▸ Given text:
WCC Tournament champions

NCAA tournament, First Round
- Conference: West Coast Conference
- Record: 22–12 (11–5 WCC)
- Head coach: Randy Bennett (18th season);
- Assistant coaches: Marcus Schroeder; Danny Yoshikawa; Justin Joyner;
- Home arena: McKeon Pavilion

= 2018–19 Saint Mary's Gaels men's basketball team =

American college basketball season

The 2018–19 Saint Mary's Gaels men's basketball team represented Saint Mary's College of California during the 2018–19 NCAA Division I men's basketball season. The team was led by head coach Randy Bennett in his 18th season at Saint Mary's. The Gaels played their home games at the McKeon Pavilion in Moraga, California as members of the West Coast Conference. They finished the season 22–12, to finish in 2nd place. In the WCC Tournament, they defeated San Diego in the semifinals and beat Gonzaga in the championship to win the WCC Tournament. Therefore, they received an automatic bid to the NCAA Tournament and they lost in the first round to Villanova.

Saved data entries:
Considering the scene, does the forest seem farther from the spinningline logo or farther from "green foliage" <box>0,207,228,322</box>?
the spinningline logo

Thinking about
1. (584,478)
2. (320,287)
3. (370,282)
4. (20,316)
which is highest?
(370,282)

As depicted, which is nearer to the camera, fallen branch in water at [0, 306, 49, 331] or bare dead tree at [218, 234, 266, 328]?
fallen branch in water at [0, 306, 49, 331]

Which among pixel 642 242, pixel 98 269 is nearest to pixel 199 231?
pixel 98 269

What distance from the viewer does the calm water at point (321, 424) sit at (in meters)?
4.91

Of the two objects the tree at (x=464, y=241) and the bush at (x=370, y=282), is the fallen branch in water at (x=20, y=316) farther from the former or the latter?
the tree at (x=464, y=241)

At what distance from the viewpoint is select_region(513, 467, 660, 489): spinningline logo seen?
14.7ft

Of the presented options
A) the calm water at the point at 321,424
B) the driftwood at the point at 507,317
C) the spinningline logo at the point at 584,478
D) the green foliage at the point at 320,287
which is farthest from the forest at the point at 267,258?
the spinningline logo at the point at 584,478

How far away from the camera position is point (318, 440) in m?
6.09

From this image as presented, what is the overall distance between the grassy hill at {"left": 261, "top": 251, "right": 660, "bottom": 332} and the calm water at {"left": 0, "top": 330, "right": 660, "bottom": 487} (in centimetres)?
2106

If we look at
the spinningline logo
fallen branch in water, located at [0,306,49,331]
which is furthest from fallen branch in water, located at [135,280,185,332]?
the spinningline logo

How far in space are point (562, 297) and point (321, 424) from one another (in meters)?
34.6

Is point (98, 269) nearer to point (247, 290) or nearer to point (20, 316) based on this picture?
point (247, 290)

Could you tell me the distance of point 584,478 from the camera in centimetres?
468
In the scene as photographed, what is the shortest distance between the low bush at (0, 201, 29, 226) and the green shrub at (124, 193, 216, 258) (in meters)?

▸ Written problem: Return the passage of the Saint Mary's Gaels article from "- Head coach: Randy" up to and including "round to Villanova.", copied word for word. Rely only on the Saint Mary's Gaels article and not on the rows.

▸ Exercise result:
- Head coach: Randy Bennett (18th season);
- Assistant coaches: Marcus Schroeder; Danny Yoshikawa; Justin Joyner;
- Home arena: McKeon Pavilion

= 2018–19 Saint Mary's Gaels men's basketball team =

American college basketball season

The 2018–19 Saint Mary's Gaels men's basketball team represented Saint Mary's College of California during the 2018–19 NCAA Division I men's basketball season. The team was led by head coach Randy Bennett in his 18th season at Saint Mary's. The Gaels played their home games at the McKeon Pavilion in Moraga, California as members of the West Coast Conference. They finished the season 22–12, to finish in 2nd place. In the WCC Tournament, they defeated San Diego in the semifinals and beat Gonzaga in the championship to win the WCC Tournament. Therefore, they received an automatic bid to the NCAA Tournament and they lost in the first round to Villanova.